On the Abraham Accords: “This is the greatest hope to come out of the region for a long time. There’s absolutely no question about it, because the Israeli-Palestinian conflict, if it ever was really just the Israeli-Palestinian conflict, or just the Jews and Arabs between the river and the sea, that conflict was over in April 1948. In April 1948, the Jews and the Arabs are basically, pretty much settled in the lines. That conflict is over. It’s a small conflict, it lasted several months, it was pretty much settled. In May 1948, it becomes the Arab-Israeli conflict, and the Arab world, and ultimately the Soviet Union and the Non-Aligned Movement, are the fuel that feeds Palestinian intransigence for decades. The Palestinians, if they had been on their own, would not have been able to sustain decades of saying no — they would have had to come to terms with reality at one point. All this fuel that has been flowing in for decades allowed them to avoid reality. So the question is, are we finally getting to the point where some of this fuel is being taken away? And the Abraham Accords represent a refocusing of Arab priorities away from anti-Zionism, away from supporting Palestinian rejectionism. It’s not really about us, I sometimes call the Abraham Accords a ‘collateral benefit’ of a bigger shift in the Arab world, and certainly in the Gulf countries, much more towards focusing on fighting extremism, developing a vision of a moderate Islam, serving their citizens, and in that process, they find that anti-Zionism is no longer as useful to them as a scapegoat, as a way of redirecting anger, as they once needed it. And because it’s beginning to lose its value, they can basically begin to move away the fuel that sustains Palestinian intransigence. But it is only the beginning. It is completely a ray of hope. But one of the things that I find devastating about the current government, is that as much as [Israeli Prime Minister Benjamin] Netanyahu has, I think, the good and smart vision of a broader peace and normalization with the Arab world, and he correctly recognizes this opportunity, members of his coalition have been doing their utmost, unfortunately quite successfully, to undo a lot of them.”

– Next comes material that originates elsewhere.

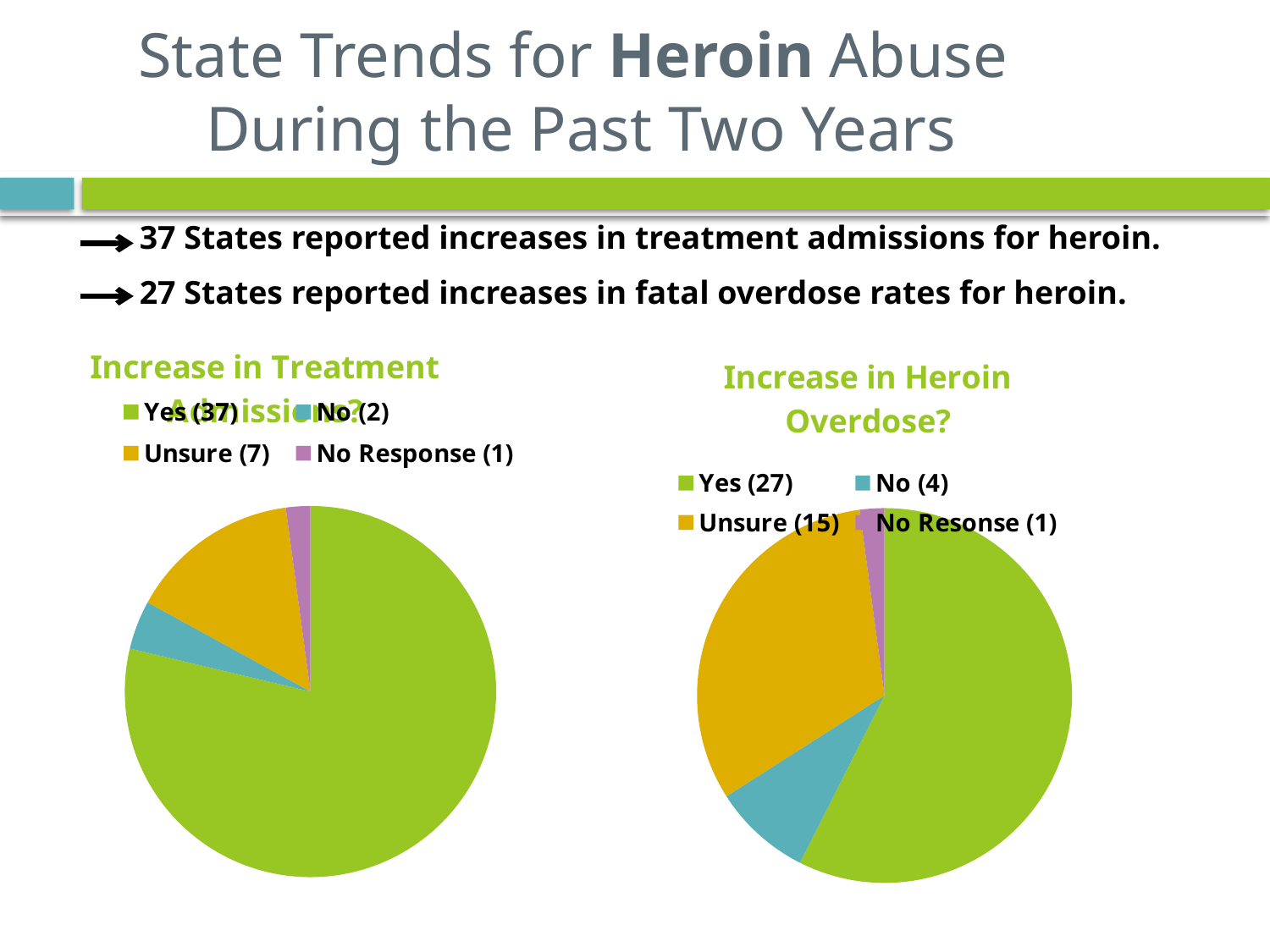
Which chart has more states answering Unsure, the 'Increase in Treatment Admissions?' chart or the 'Increase in Heroin Overdose?' chart? Increase in Heroin Overdose? In the 'Increase in Heroin Overdose?' chart, how many states answered Unsure? 15 How many categories does the 'Increase in Treatment Admissions?' chart show? 4 In the 'Increase in Treatment Admissions?' chart, what colour is the Unsure slice? Yellow/gold What is the total number of responses in the 'Increase in Heroin Overdose?' chart? 47 In the 'Increase in Heroin Overdose?' chart, which response has the smallest slice? No Resonse (1) In the 'Increase in Treatment Admissions?' chart, what is the difference between the Yes and Unsure counts? 30 What type of chart is the 'Increase in Heroin Overdose?' chart? Pie chart In the 'Increase in Heroin Overdose?' chart, how many states answered No? 4 In the 'Increase in Heroin Overdose?' chart, what is the difference between the Yes and Unsure counts? 12 In the 'Increase in Treatment Admissions?' chart, which response has the largest slice? Yes (37) In the 'Increase in Treatment Admissions?' chart, how many states answered Yes? 37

On UNRWA today: “In the UNRWA schools and in the UNRWA refugee camps, a separate Palestinian national identity was forged separate from the surrounding Arab countries. And again, that in itself is not a problem, most of the world’s national identities are fairly recent, but the problem is that the foundational ethos became one of return and revenge, and this remains the foundational ethos, not just of the Palestinian people, but the one that is taught at UNRWA schools. And Western nations that fund UNRWA to billions of dollars are essentially fueling the conflict. They are playing the role that Arab countries, that the Soviet Union has played for so many decades, of fueling Palestinian reductionism and the dream of Israeli temporariness. And it gets me very angry, because, again, I know Joe Biden loves Israel. I mean, he really loves Israel, but from the American administration, and I asked many people, they just think of it as cheap money to buy quiet. But this has always been the view. This was protection money. This was bribe. ‘Let’s just give this money to buy another year of quiet,’ but it actually doesn’t buy quiet. I mean, I can even debate whether it buys quiet in the short term, but it definitely does not buy quiet in the long term, because it feeds another generation of Palestinians who believe it is their most noble duty to rid the land of Zionism and of the Jewish state. And ultimately, the people who pay for that are not Americans or Australians or friends, the people who pay for that are Israelis in blood and life.”

Bonus lightning round: Favorite Yiddish word or phrase? “The usual, ‘putz,’ ‘schlep,’ they’re just great.” Favorite Jewish food? “Matzah with butter.” Favorite Israeli wine? “It’s called Clos de Gat. They’re very good.”